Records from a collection
#####
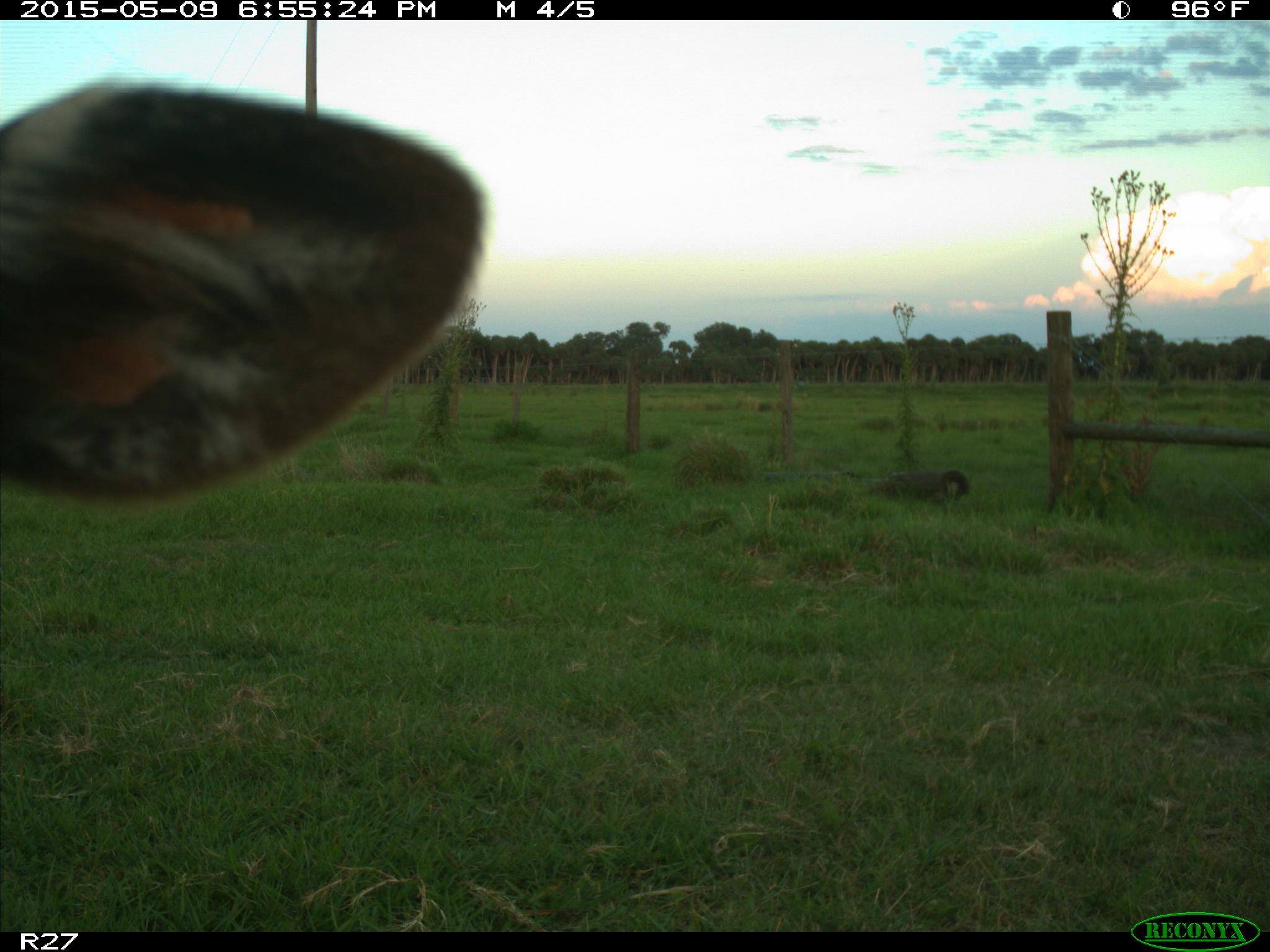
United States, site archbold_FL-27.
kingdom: Animalia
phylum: Chordata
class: Mammalia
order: Artiodactyla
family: Bovidae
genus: Bos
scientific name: Bos taurus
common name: domestic cow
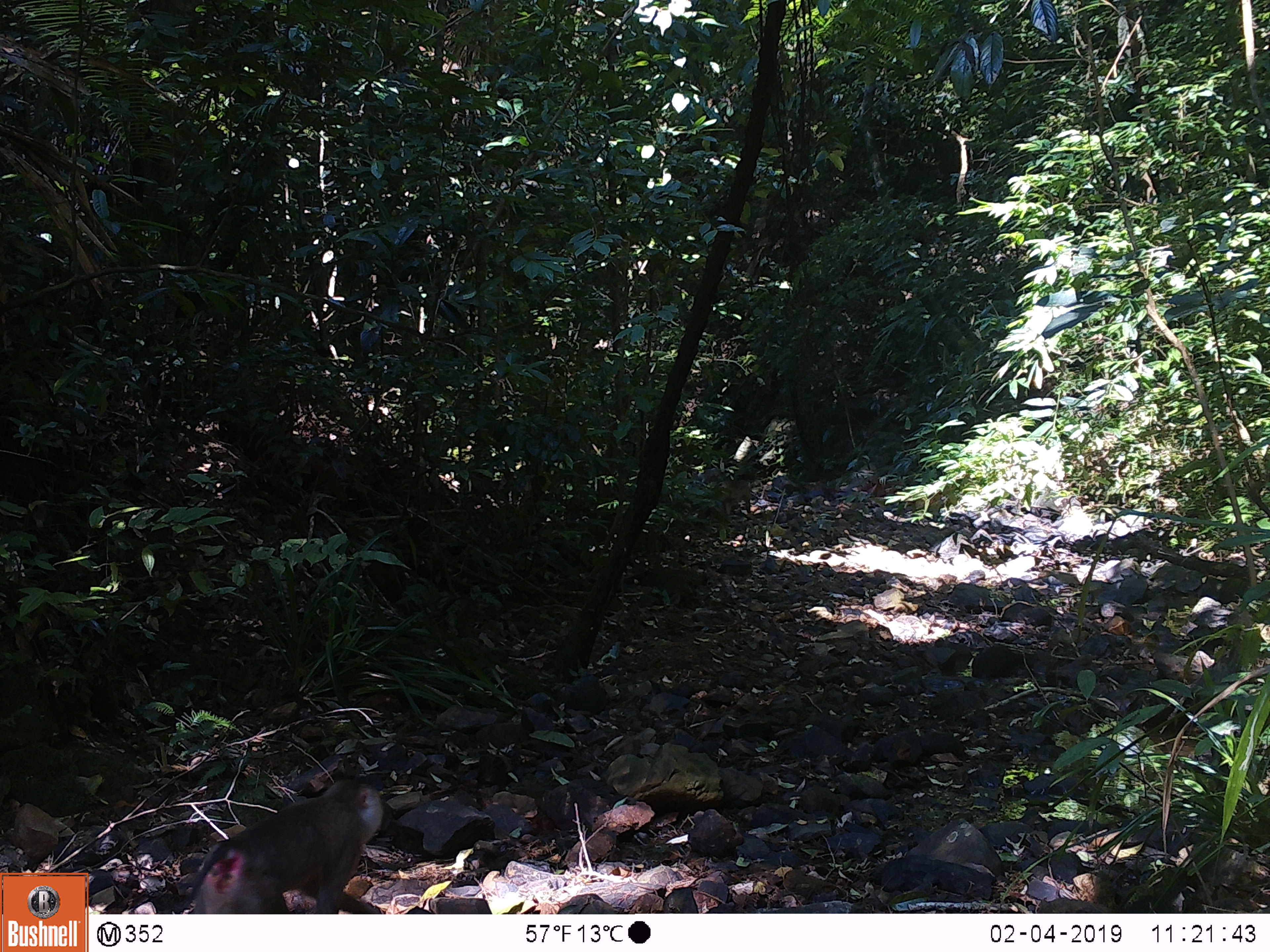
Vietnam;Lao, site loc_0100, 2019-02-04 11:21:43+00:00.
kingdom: Animalia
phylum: Chordata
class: Mammalia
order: Primates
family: Cercopithecidae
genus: Macaca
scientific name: Macaca nemestrina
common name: pig-tailed macaque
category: pig tailed macaque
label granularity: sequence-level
#####
=== Exercise brief ===
Repeat, without change, each line of the data above from the one that contains "common name: pig-tailed macaque" through the final line, counting both.

=== Finished exercise ===
common name: pig-tailed macaque
category: pig tailed macaque
label granularity: sequence-level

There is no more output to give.